Slide 3 of 5 Publicación Acceso Abierto
Complexity and scaling descriptors as diagnostic predictors of heliophysical indices across solar-cycle timescales
(Advances in Space Research, 2026-02-10) Sierra Porta, David; Canedo Verdugo, Maximiliano; Herrera Acevedo, Daniel David; Grupo de Investigación Gravitación y Matemática Aplicada; Semillero de Investigación en Astronomía y Ciencia de Datos
Heliophysical variability emerges from a coupled, multiscale system in which changes in the solar atmosphere and heliospheric plasma translate into measurable signatures in widely used activity indices.
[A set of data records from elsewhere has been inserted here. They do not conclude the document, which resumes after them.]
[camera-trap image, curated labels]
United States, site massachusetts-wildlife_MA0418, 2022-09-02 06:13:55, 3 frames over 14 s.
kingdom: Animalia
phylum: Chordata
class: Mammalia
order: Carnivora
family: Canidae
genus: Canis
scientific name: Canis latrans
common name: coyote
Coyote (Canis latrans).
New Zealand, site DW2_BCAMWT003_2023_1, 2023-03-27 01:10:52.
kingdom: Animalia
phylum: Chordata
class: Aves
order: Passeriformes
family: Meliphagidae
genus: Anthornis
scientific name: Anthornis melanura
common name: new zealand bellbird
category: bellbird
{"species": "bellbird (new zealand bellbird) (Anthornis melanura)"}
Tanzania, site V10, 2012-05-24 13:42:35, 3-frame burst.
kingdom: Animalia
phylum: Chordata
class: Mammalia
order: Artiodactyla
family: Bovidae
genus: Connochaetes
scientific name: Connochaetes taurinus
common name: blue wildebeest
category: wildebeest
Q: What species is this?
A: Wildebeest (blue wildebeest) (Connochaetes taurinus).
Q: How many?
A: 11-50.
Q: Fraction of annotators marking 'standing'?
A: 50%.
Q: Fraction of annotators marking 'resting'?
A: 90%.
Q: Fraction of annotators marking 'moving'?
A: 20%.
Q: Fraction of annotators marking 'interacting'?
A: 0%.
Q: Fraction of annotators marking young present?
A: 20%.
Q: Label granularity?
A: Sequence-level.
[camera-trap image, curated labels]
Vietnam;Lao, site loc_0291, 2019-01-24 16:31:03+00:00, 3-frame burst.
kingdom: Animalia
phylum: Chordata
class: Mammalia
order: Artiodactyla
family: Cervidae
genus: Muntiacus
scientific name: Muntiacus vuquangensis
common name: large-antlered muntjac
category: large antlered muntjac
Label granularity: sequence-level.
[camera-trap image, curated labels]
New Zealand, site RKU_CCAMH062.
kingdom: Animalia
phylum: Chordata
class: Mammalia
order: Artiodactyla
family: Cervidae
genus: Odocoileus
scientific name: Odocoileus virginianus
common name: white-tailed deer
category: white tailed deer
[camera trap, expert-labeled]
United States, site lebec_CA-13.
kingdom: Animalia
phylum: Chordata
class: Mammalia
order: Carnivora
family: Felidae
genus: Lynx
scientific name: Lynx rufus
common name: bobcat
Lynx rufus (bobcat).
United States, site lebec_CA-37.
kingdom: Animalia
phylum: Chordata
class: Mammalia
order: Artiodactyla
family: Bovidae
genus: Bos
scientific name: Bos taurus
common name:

Operational space-weather workflows often summarize this variability through amplitudes and a small set of bulk solar-wind covariates, yet important dynamical information may also reside in the evolving \emph{morphology} of the signals. We examine whether shape descriptors computed from heliophysical time series provide information beyond classical amplitude summaries and standard bulk solar-wind covariates. Using daily OMNIWeb-era records spanning 1964--2025, we compute ten sliding-window descriptors under a past-only convention, designed to capture complementary aspects of temporal morphology such as irregularity, roughness, and long-range dependence. The descriptor set combines entropy measures, fractal-dimension estimators, the Hurst exponent, and Lempel--Ziv (LZ) complexity, yielding a compact representation of time-series structure that is not reducible to amplitude alone. The window length is treated as a methodological hyperparameter and selected through a target-specific sensitivity analysis that jointly favors competitive out-of-sample RMSE and stable permutation-importance rankings across neighboring windows.
Two complementary learners, gradient boosting and a multilayer perceptron, are used as diagnostic probes to quantify permutation-based feature relevance under chronological splitting and training-only preprocessing. Across three targets (F10.7, Sunspot Number, and Dst), shape descriptors consistently rank among the most informative predictors, often matching or exceeding the relevance of standard solar-wind inputs. The most robust signals arise from LZ complexity and a compact subset of entropy/fractal measures, whose windowed trajectories track solar-cycle phases with characteristic lead--lag behaviour. Correlation analyses on both levels and standardised first differences expose redundancy within descriptor families and reduce spurious associations driven by shared nonstationarity, motivating a family-level interpretation of relevance rather than causal attribution. Overall, the results indicate that heliophysical time-series morphology encodes dynamical information complementary to amplitude- and bulk-plasma descriptions, suggesting compact, instrument-light features for augmenting future space-weather modelling pipelines.